What you need to do:
A - From the comments about the weekend, copy the passage from "I would have loved for" up to and including "thru your head.".
B - Write what comes next in the comment thread about the weekend, starting right after its final sentence.

BEGIN Text passage

I would have loved for much more time to sit and just have long conversations with you and so many more of the women this past weekend. So much of it felt introductory for me because I hadn’t met a lot of people before, but I keep thinking of all the things I wanted to talk about with people and then hearing about little snippets of things I missed out on!
Guess that’s more than two words up there. ^^
i always like to come here and read the thoughts going thru your head.
even if i have little to say in response….
@lifeisadance - Absolutely loved what you wrote here. I can very much relate. I feel the need to get out what I am feeling, but am not able to, which is frustrating to me. Even when I am trying to explain about the weekend, I find myself doing a lot of stuttering, which is not normal for me! And you are one person who I would have LOVED to get to spend more time with. Somehow it felt like our paths didn’t cross much, and I have a feeling that if we could have gotten into a deeper discussion, we would have loved it!
@foreveranoatneygirl_n2Hisown - Thanks for that!! I would have loved a good, long deep talk with you this past weekend and feel sad that it didn’t happen.

END Text passage
BEGIN Supplied data

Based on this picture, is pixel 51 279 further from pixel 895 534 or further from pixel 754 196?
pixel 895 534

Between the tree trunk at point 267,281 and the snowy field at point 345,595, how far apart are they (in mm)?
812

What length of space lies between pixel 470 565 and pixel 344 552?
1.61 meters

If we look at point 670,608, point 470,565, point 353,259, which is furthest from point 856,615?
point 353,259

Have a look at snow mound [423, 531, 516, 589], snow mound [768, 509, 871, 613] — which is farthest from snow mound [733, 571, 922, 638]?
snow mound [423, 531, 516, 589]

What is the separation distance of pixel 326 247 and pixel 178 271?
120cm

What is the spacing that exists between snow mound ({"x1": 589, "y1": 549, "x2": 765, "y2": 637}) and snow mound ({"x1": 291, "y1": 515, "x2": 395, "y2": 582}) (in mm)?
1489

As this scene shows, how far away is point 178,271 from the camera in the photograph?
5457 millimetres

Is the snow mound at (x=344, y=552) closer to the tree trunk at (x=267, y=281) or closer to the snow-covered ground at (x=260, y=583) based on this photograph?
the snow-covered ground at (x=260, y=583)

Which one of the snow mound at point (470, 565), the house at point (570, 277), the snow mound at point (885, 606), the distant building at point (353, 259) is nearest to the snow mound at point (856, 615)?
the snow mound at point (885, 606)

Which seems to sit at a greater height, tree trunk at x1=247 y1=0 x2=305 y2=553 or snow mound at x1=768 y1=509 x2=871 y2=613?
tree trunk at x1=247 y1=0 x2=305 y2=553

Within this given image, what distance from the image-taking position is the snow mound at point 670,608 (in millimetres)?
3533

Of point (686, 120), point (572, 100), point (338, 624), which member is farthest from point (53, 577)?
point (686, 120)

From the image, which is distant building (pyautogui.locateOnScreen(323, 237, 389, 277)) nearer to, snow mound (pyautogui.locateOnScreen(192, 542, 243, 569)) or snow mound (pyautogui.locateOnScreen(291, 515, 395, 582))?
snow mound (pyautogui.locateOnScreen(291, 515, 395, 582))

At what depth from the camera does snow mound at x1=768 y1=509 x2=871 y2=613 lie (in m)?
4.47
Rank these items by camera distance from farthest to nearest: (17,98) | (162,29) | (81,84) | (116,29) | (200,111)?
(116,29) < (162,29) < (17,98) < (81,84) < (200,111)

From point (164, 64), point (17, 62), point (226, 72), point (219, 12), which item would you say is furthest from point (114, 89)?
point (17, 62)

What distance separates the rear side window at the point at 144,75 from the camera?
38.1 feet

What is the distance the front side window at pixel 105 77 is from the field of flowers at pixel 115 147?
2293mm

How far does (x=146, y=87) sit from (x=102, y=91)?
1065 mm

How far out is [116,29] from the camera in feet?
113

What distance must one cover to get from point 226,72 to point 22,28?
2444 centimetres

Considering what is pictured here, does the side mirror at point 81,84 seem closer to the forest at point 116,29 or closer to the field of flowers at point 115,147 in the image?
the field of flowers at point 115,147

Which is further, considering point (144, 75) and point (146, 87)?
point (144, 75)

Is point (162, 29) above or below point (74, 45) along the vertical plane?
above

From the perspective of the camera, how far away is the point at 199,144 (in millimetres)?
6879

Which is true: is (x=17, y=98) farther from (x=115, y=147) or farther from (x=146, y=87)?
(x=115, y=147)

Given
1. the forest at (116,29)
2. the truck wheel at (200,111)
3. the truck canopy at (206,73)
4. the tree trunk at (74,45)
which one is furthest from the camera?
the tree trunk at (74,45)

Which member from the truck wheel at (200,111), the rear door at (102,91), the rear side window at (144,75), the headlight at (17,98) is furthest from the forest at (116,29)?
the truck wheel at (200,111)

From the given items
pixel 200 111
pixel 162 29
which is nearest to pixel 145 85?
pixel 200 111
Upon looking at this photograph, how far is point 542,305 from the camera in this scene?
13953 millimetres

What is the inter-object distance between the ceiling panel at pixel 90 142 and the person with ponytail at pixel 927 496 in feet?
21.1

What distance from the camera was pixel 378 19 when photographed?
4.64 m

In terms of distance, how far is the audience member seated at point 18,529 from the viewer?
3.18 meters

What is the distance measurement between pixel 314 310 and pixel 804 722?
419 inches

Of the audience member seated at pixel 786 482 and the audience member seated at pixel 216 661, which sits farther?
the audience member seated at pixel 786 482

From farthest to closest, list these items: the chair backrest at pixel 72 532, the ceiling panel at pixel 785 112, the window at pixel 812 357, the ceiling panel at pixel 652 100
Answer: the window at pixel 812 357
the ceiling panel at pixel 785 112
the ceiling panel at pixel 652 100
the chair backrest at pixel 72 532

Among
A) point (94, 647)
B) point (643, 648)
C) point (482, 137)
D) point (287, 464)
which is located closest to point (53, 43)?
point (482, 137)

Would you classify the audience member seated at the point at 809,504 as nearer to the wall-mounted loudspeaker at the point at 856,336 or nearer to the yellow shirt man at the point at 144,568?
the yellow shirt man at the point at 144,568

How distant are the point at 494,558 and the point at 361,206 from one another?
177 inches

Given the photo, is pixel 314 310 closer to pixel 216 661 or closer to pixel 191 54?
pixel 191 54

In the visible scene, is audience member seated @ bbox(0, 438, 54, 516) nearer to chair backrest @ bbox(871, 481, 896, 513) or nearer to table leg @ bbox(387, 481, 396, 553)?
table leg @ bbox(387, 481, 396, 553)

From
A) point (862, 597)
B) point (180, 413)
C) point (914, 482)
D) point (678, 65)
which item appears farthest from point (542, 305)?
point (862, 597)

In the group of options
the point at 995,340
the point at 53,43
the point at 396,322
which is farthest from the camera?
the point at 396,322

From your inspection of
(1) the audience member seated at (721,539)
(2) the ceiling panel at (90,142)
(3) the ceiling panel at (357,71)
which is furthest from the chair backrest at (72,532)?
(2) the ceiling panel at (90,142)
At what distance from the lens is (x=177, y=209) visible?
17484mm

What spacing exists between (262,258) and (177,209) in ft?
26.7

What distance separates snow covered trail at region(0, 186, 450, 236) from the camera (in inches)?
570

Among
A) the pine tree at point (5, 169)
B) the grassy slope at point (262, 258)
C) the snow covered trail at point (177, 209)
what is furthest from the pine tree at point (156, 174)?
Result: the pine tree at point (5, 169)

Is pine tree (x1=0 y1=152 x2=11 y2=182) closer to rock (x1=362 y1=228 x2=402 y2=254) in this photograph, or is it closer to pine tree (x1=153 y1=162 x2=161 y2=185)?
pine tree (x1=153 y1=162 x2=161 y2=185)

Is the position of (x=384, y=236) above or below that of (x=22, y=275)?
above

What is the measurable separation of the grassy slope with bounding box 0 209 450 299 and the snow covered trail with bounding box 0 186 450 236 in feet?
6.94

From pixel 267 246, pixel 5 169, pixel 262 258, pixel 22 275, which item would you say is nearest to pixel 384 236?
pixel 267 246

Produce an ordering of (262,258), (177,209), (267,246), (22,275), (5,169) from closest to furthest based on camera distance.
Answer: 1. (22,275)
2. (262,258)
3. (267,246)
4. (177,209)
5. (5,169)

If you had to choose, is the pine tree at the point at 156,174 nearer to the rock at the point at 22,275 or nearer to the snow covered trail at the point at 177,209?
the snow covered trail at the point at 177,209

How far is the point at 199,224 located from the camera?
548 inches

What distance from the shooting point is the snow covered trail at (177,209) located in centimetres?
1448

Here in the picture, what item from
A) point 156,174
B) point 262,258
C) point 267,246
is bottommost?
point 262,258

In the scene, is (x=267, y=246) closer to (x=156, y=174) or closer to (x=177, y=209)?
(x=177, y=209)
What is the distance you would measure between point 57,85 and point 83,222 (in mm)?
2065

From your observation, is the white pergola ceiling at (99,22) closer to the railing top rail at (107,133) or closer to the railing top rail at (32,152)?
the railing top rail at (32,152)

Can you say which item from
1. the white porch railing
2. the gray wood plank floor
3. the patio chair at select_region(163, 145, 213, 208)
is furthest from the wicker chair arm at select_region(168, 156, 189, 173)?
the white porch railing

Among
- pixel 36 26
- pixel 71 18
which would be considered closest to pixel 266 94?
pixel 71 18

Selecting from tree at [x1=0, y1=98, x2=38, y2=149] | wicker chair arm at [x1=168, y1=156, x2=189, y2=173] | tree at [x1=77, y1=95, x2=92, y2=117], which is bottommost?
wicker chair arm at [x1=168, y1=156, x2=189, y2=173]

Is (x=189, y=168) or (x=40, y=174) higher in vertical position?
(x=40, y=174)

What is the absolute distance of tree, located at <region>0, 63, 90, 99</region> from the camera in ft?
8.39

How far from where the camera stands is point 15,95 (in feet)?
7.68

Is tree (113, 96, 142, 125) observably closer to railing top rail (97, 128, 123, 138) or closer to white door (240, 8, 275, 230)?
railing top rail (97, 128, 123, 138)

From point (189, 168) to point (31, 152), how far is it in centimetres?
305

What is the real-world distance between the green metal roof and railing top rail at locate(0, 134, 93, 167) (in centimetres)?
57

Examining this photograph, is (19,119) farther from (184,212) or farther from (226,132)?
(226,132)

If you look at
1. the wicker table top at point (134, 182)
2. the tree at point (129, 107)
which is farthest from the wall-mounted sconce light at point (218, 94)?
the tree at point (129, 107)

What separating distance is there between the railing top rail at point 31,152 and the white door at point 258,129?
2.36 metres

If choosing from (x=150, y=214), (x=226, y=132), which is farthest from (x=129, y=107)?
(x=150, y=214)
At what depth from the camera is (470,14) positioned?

END Supplied data

Exercise results:
A -
I would have loved for much more time to sit and just have long conversations with you and so many more of the women this past weekend. So much of it felt introductory for me because I hadn’t met a lot of people before, but I keep thinking of all the things I wanted to talk about with people and then hearing about little snippets of things I missed out on!
Guess that’s more than two words up there. ^^
i always like to come here and read the thoughts going thru your head.

B -
@appalolly - i feel the same way. there’s something about you…that makes me want to talk heart to heart. not mush or gush, but sincere and gut honest. you have that sort of aura about you and it intrigues me.
You are just smashing in nails here. For real. I have been thinking more and more about that perception thing … of how we perceive exactly the same situation so differently based on our past. If only it were equally easy to think outside of our filters. But as you mentioned, we can hold it up to truth.
How to get the “good feeling” to last? Do fun things more often.
I said, “So true!” after each point. btw, one thing that stood out to me this weekend is that though you are a big talker you are sure to give others a chance to talk as well.
three thoughts from me…
first, if this was last march. i would be counting down the days till your arrival in the area! was that a year ago already? i could so do all that again. :)
second, funny thing is. i have had thee same exact pin in my head alot recently. not feeling dislike or taking up an offense…so help me God. but recognizing what has been chosen as a lens through which to view me…how it distorts. and the set up that is for the deceiver to extend his claws. we as humans we will rationalize and justify anything to “make it fit.”
and thirdly, *my heart would pound as a kid in church when i’d hear those words. woohoo. the preacher was finally making his last and final point.
* i agree with christy ^^^. you enjoy talking. i know that. but i see you enjoying and encouraging the exchange in conversation. you DO listen. that’s what i think of when i think of you!!!
your dad was a smart man.
that quote is great. too true.
and somewhere, we share the same dna… i’m just sure of it.
i always feel i so get what you’re saying.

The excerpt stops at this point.